Here `Cube` generates six faces, one per side this is presented as a `Quad<Vertex3<f32>>`.

`vertex` maps a function to each vertex in each face, in this case we want to convert from `genmes`'s internal vertex format to our own. We now have a `Quad<MyVertex>>`.

We can do a polygon level transform and modify the polygon as a whole. In the example we add a valid texture coordinate to each face. Since genmesh is just an extension of iterators we can do a polygon level transform using just `map`.

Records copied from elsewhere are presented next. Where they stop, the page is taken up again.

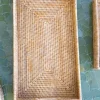 Bandeja Rectangular De Ratán Con Asas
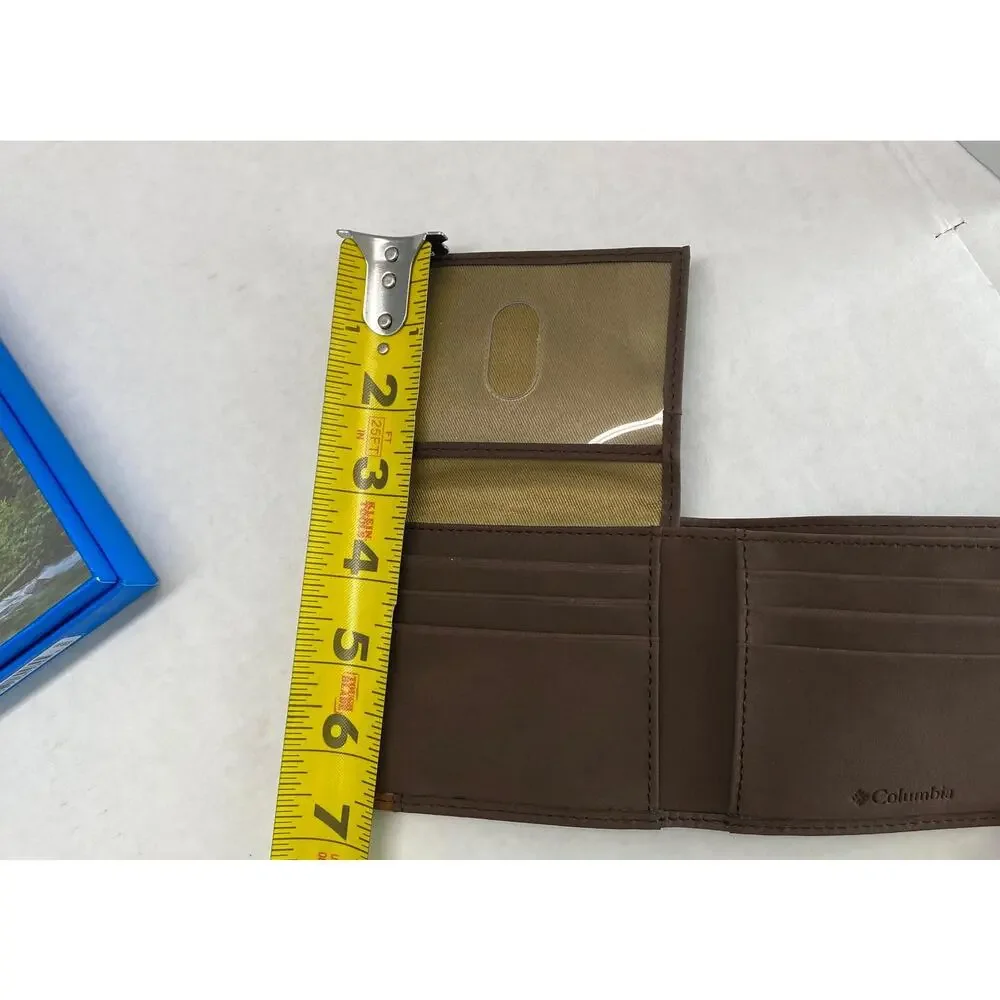 Columbia Mens Brown Bifold Wallet Card Slots ID Window Gift Box New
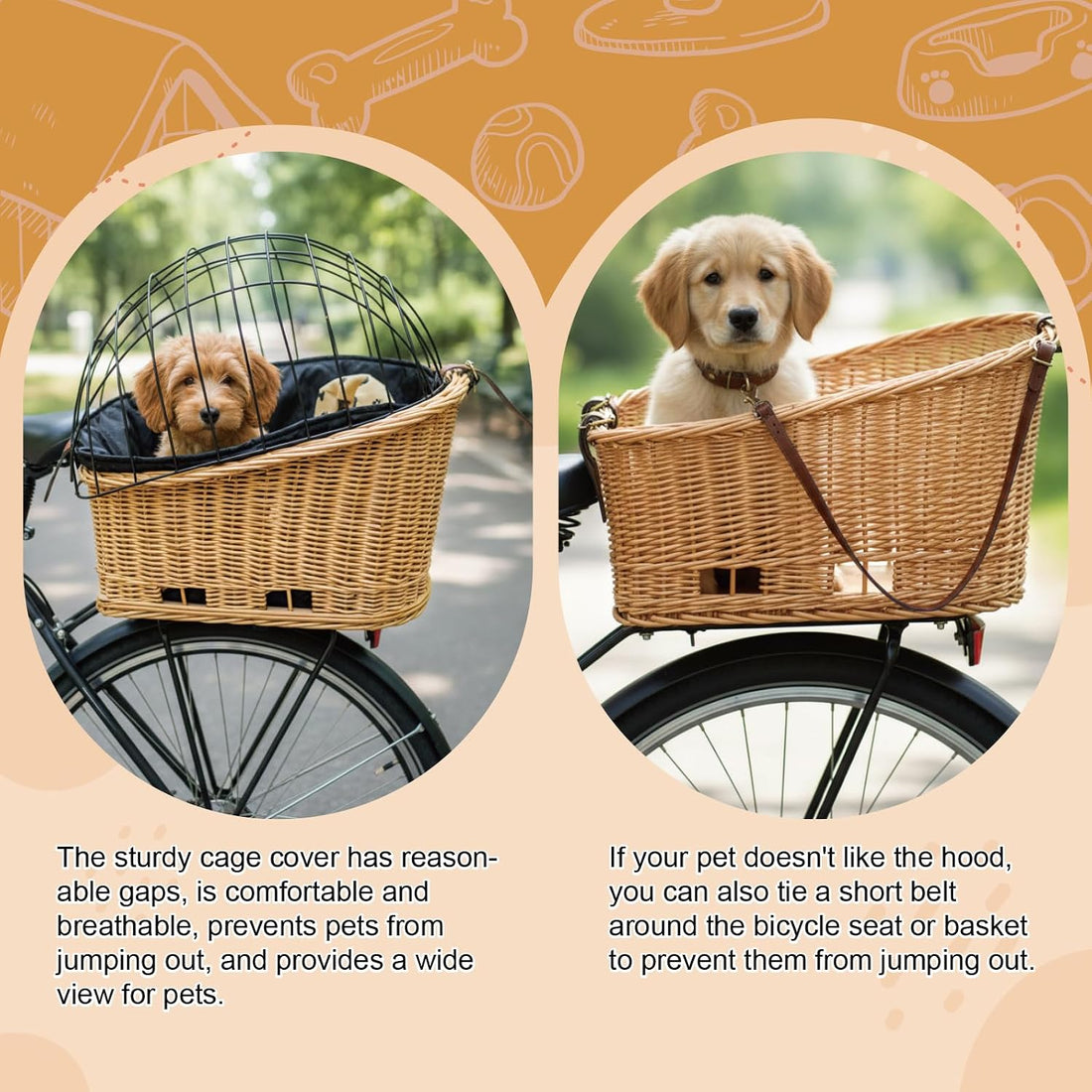 Rear Bike Basket for Dogs, Wicker Pet Bicycle Carrier for Small Dog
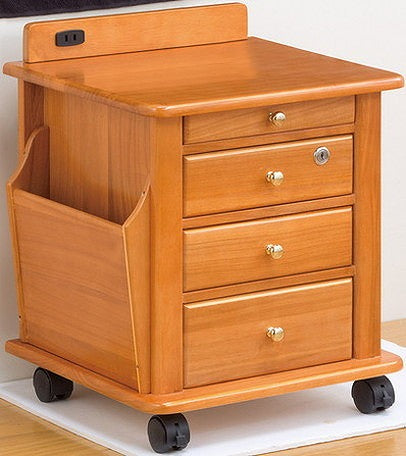 ナイトテーブル 天然木 リビングワゴン コンセント付 ベッドサイドテーブル ベッドワゴン 収納 キャスター付き(代引不可)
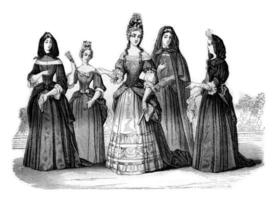 Establishment of the ladies of St. Louis, vintage engraving. photo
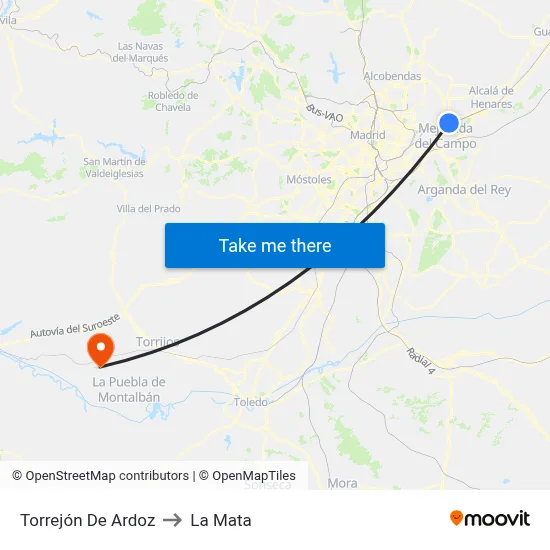 Torrejón De Ardoz to La Mata map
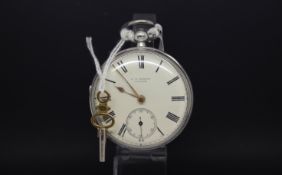 J.W Benson open faced pocket watch, Roman numerals, subsidiary seconds dial, verge movement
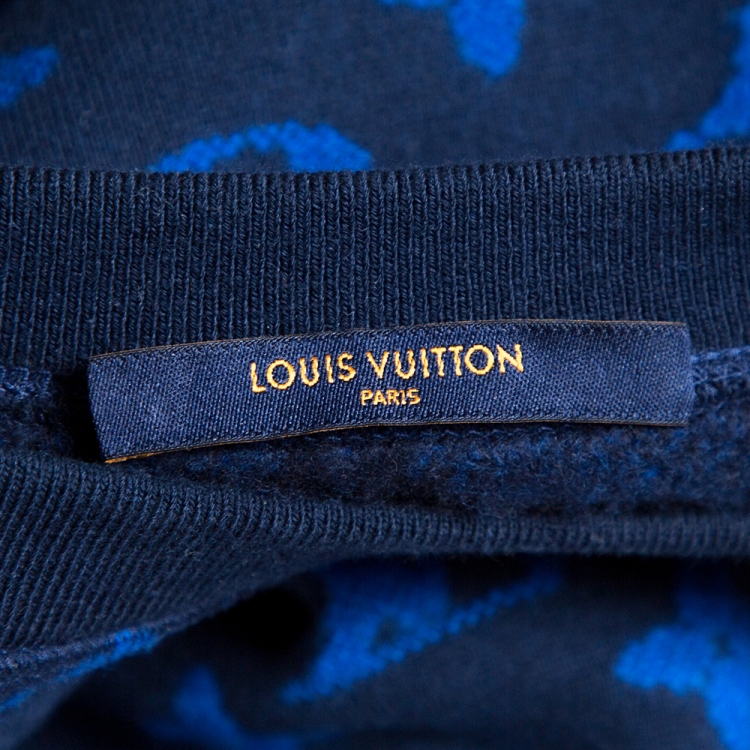 Pre Owned Louis Vuitton Blue Monogram Jacquard Wool Blend Sweatshirt M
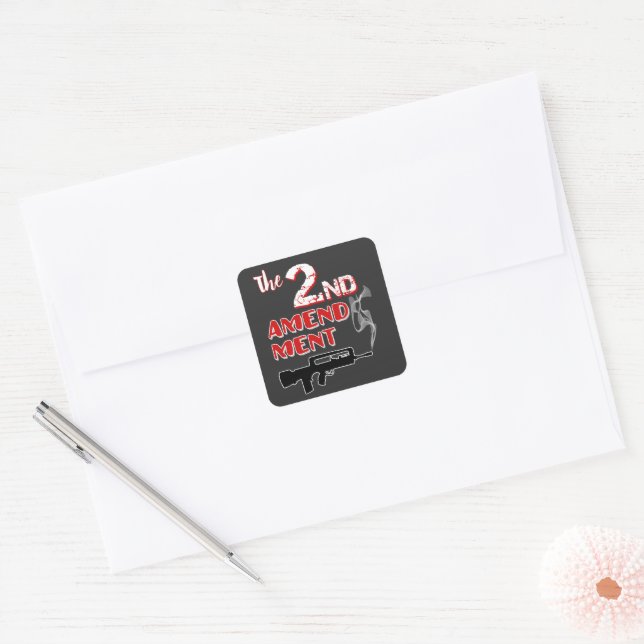 Smoking gun - 2nd amendment  square sticker (Envelope)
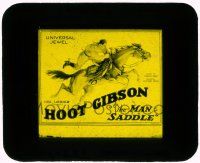 1a070 MAN IN THE SADDLE glass slide '26 great artwork of cowboy Hoot Gibson riding his horse!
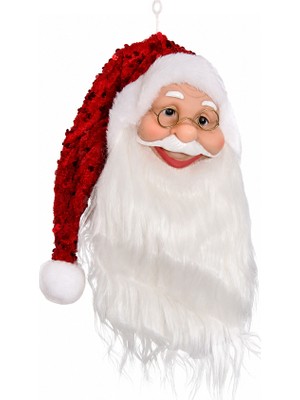 Dekorsende Yılbaşı Süsü Payetli Şapkalı Noel Baba Kafası Kırmızı 32 cm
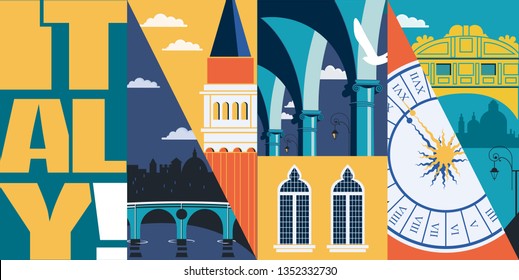 Travel to Italy vector skyline illustration, postcard. Italian modern flat graphic banner with famous landmarks - St Marks Campanile, bridge of Sighs 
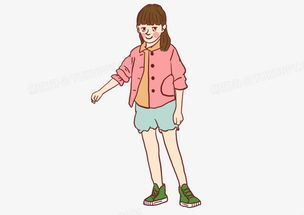 穿着卡通连衣裙的小女孩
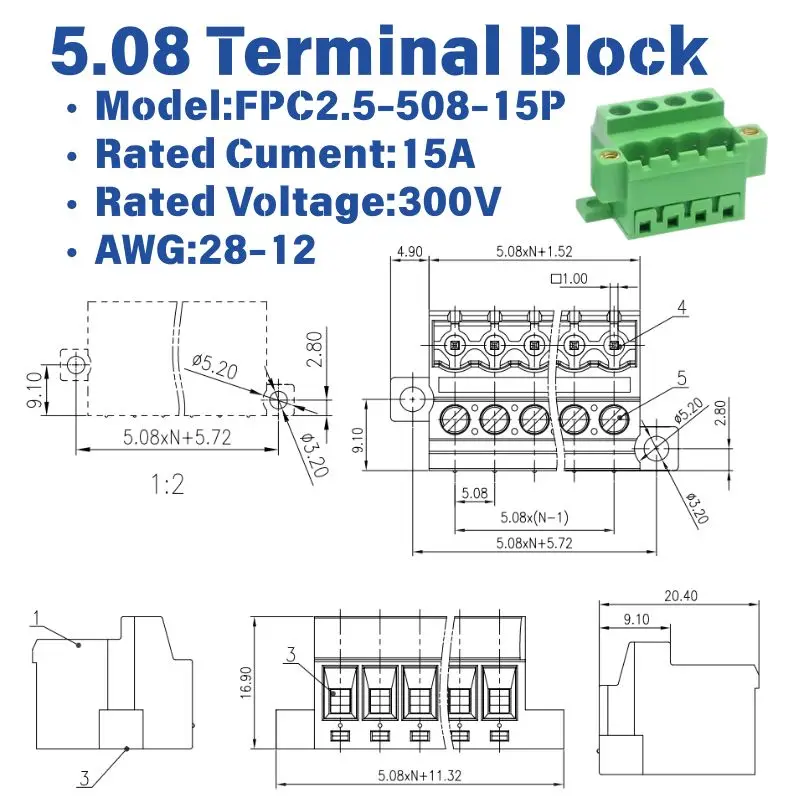 25/50PCS 2EDG-DBM KF2EDG-GBM Plug-in Separable PCB Terminal Block Socket With Locking Plate Flange Plug Wire Connector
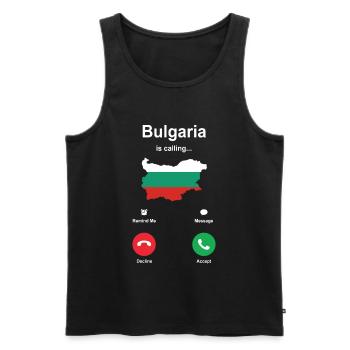 Bulgarien - Männer Premium Bio Tank Top - Schwarz - Vorne - AI Model Male 178 light (178cm)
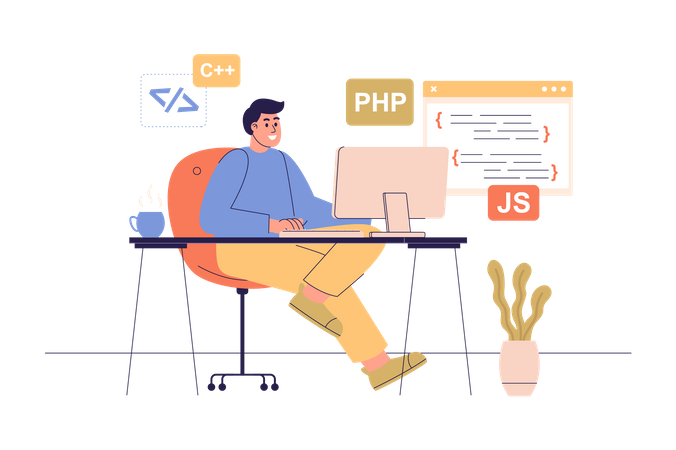 Developer sitting at computer  Illustration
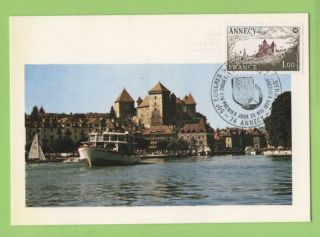 France 1977 50th Philatelic Congress,  Annecy Maximum Card,  Fdi photo
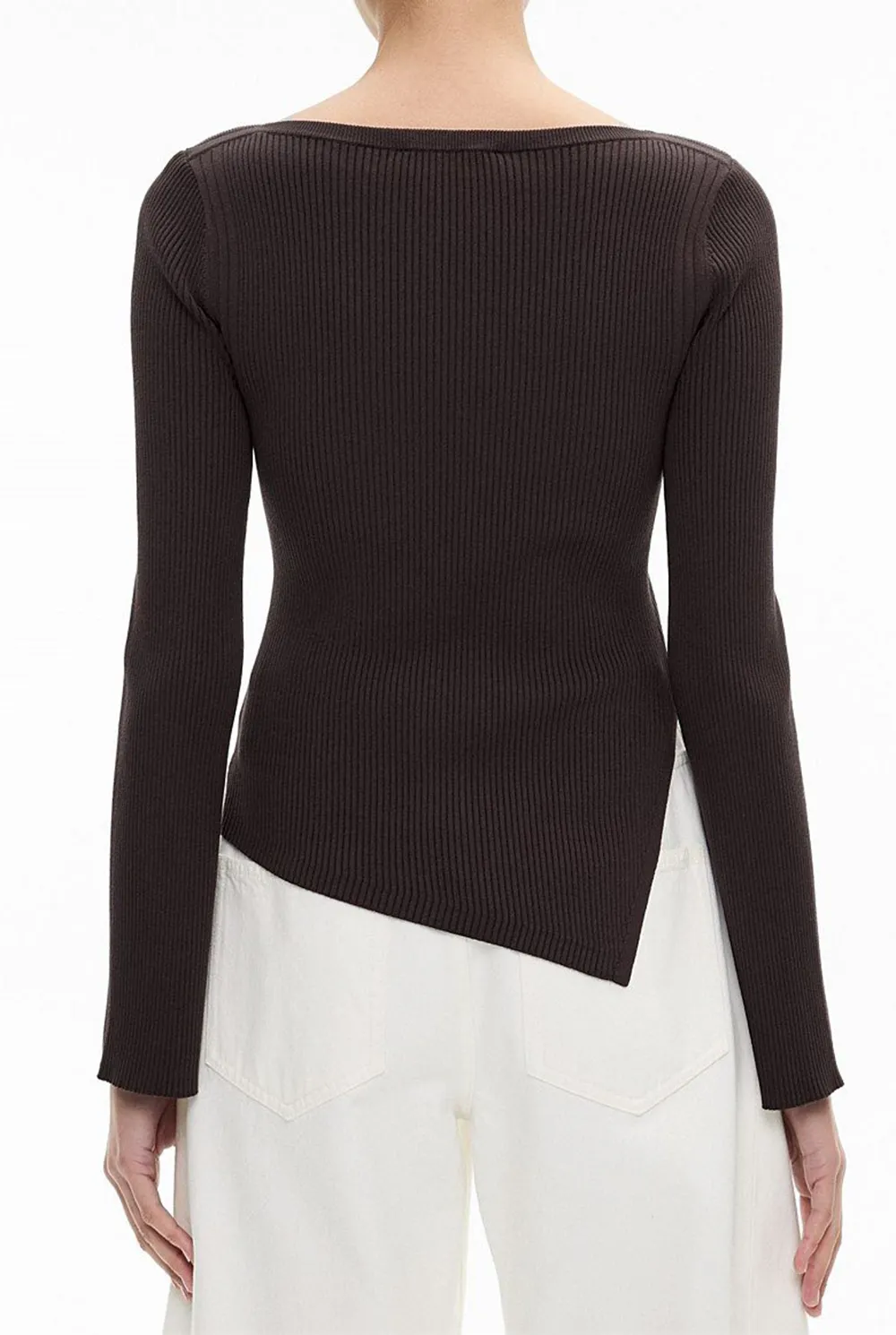 Fitted And Warm Knitted Sweater With Boat Neck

`triangulate` will convert the `Quad<MyVertex>` to a `Triangle<MyVertex>>`. This will produce two polygons and six vertices. Some of the verticies are cloned in order to complete this operation.

`verticies` now unwraps each triangle and returns the vertices in-order. This will obviously produce 3 results for each polygon.

`collect` is a standard Iterator operation.